Varicose Veins

Varicose veins are swollen, visible veins found on legs. They occur due to leaking of valves which have become incompetent.

They commonly cause many symptoms including:

  • Aching of the leg
  • Throbbing in the veins
  • Itching
  • Leg cramps
  • Swelling of the ankles
  • Unsightly /cosmetic
  • Skin discolouration
  • Leg ulcers

How is it diagnosed?

Diagnosis is based on a history and then examination of the legs. Following this patients would undergo scanning with either a hand held Doppler or a duplex scan (ultrasound of the veins) to find the reasons behind the veins. This will then allow Mr. Tiwari to make a decision on the treatment.

Why should I have it treated?

Patients will want treatment because they have symptoms associated with varicose veins as described above. If there are skin changes or patients have had leg ulcers then treatment of the veins may help reduce risk of leg ulcers. Some patients will want to treat their veins for cosmetic reasons.

When should it be treated?

Your consultant will decide on the need for treatment after assessing your symptoms and then examining you. Treatment will also then be based on any further investigation you undergo. (picture of man scanning)

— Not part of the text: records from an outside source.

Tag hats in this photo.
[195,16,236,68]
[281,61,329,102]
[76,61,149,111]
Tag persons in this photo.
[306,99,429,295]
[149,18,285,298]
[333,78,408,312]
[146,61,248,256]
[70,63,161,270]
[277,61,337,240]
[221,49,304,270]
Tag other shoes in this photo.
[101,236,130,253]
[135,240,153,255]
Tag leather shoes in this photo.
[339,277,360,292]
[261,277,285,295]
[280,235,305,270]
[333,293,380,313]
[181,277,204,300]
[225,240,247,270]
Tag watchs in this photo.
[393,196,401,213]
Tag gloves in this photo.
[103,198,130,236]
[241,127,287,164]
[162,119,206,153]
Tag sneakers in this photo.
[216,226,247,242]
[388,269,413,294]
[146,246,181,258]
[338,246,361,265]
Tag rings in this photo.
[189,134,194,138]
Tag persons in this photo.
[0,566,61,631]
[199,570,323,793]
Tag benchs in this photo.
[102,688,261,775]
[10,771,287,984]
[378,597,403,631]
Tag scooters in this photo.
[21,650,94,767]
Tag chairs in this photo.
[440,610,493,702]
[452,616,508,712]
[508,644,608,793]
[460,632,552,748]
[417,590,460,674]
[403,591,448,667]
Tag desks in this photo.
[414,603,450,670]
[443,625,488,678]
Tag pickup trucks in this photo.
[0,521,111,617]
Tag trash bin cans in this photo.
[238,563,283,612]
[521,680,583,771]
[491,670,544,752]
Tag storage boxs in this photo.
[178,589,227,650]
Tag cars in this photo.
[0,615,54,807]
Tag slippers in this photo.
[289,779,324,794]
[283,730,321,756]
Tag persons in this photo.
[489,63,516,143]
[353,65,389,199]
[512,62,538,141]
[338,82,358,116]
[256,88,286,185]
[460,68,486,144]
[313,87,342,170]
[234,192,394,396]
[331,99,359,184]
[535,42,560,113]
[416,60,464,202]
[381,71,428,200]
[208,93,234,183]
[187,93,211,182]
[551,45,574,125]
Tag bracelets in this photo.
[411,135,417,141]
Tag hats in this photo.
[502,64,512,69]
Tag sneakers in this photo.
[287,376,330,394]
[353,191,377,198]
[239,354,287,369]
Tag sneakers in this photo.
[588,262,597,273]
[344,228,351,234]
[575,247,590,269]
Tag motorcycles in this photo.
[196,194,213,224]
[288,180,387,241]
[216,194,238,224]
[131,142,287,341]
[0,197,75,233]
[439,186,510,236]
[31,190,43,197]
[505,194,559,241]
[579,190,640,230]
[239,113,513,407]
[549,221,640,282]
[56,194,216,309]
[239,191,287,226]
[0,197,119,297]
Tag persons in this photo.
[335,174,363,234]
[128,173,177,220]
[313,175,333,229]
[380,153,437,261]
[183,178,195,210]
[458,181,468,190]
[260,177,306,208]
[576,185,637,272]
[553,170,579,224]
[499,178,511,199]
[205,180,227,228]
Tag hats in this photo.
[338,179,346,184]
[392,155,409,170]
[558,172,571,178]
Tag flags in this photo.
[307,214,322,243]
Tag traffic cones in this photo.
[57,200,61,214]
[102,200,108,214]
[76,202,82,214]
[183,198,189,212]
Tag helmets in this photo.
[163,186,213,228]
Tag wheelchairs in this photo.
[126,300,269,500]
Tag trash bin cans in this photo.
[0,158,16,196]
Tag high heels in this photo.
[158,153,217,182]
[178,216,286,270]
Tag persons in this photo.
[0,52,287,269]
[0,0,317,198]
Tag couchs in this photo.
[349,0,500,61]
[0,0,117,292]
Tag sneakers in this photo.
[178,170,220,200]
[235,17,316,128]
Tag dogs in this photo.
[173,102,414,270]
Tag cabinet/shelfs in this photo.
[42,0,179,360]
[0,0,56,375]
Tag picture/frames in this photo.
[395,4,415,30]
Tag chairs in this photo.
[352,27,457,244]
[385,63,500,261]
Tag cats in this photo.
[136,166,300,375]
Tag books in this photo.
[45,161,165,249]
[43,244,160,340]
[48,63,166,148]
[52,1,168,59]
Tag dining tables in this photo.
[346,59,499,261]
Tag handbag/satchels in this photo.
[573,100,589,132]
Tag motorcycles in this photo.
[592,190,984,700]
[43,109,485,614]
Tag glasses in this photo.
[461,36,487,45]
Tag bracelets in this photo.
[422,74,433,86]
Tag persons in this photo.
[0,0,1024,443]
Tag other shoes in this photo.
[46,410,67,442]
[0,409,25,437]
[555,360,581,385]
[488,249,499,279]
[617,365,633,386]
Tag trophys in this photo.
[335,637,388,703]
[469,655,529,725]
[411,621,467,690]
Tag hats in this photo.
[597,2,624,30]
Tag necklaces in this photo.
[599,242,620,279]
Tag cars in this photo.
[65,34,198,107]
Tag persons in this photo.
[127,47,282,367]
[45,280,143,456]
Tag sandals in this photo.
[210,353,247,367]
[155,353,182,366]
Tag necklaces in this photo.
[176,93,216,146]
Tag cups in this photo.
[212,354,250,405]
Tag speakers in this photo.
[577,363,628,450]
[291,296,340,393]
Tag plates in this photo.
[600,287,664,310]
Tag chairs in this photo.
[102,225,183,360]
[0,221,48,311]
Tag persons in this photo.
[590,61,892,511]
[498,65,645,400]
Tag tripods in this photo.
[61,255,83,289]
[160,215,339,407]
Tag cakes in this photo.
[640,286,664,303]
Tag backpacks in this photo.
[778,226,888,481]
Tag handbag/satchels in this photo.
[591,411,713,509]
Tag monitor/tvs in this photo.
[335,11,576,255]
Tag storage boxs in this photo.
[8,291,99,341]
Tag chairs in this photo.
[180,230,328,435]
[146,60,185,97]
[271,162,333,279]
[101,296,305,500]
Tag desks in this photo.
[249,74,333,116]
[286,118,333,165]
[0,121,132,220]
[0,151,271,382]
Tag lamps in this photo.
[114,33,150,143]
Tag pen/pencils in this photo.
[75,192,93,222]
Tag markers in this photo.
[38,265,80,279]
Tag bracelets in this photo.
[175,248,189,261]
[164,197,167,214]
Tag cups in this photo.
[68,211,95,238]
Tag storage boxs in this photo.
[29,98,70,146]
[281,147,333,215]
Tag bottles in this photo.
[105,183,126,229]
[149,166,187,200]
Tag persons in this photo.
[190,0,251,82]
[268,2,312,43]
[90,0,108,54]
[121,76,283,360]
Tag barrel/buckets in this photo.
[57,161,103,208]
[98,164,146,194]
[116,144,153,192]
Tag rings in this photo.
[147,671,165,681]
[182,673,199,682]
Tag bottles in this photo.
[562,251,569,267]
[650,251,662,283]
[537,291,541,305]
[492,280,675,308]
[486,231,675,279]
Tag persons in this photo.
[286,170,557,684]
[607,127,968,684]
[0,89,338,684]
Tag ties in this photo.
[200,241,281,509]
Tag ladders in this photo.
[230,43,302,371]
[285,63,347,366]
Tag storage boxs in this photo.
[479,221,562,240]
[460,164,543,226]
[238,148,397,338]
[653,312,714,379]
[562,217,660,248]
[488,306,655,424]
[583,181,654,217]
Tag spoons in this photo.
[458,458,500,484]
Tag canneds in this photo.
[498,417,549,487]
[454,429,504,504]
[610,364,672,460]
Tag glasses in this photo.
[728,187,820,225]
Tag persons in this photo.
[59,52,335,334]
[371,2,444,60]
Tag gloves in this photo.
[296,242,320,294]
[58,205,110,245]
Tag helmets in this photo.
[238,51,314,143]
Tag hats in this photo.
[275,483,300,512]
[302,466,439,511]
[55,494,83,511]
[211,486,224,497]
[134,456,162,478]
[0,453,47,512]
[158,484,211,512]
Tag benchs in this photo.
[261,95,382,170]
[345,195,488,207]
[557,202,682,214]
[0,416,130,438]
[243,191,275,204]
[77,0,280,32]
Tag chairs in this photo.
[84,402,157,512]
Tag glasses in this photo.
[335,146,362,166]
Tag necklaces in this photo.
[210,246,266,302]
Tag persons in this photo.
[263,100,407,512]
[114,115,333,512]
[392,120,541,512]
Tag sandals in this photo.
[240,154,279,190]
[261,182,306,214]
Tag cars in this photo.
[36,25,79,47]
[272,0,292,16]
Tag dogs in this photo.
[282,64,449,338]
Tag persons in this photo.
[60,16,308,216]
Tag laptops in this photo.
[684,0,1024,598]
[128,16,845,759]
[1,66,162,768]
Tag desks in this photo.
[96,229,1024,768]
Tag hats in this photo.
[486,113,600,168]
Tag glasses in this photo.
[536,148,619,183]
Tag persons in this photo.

This involves gathering information about your condition, any previous treatment of your veins and what your expectations are. You will also need to give information about any other medical conditions that you may be suffering from and also if you take any regular medications.

This is followed by examination of your legs including a hand held doppler tests which assess whether your valves are leaking (this is the reason for your veins).

Depending on your treatment preferences you may then be examined with an ultrasound machine (called a duplex scan) which give an image of your veins. This is important if you are planning on having laser treatment.

Once the assessment is done, the various options will be explained to you by the consultant and the costs of the each treatment will be discussed.

You can then make a choice on which treatment you would prefer.

Veins can be treated using conventional surgery or using minimally invasive techniques.

Open surgery:

This involves stripping out the affected vein as well as pulling out the visi-ble veins. This is undertaken under general anaesthetic. There are risks of the operation which will be discussed with you by your consultant.

Minimal invasive treatment:

This include endovenous laser treatment (EVLT) or radio-frequency ablation (RFA). This is usually undertaken under local anaesthetic involving putting a wire into the affected vein and blocking of the blood flow into the vein using the two differing techniques. This is now the preferred technique for treatment of veins in most patients.

Other treatments:

Patients may have read about other treatment such as Clarivein and Venaseal. These options can be discussed at the clinic appointment though our preferred option is EVLT which have been performed by Mr. Tiwari for around 10 years with good outcomes. Mr. Tiwari has also published numerous papers utilising this technique.

Foam sclerotherapy:

This is also done under local anaesthetic and involves injecting a sclerosing agent which has been mixed with air into the affected veins. This also has slightly differing complication compared to above and this option will also be discussed with you when you see your consultant. It is also used for cosmetic veins such as thread veins.

What are the risks of the procedure?

There will some bruising of the leg especially where the water has been injected around the vein.

There will be some pain around the treated vein. This settles down with pain killers such as paracetamol or anti-inflammatory such as Ibuprofen. You will be discharged with these pain killers.

Veins can come back even if the procedure is successful. The risk of this happening is between 10-25% over your life time.

This is a small risk of a deep vein thrombosis (DVT).

There is a risk of numbness around the ankle. This usually resolves with time though in a small number of patient this may be permanent.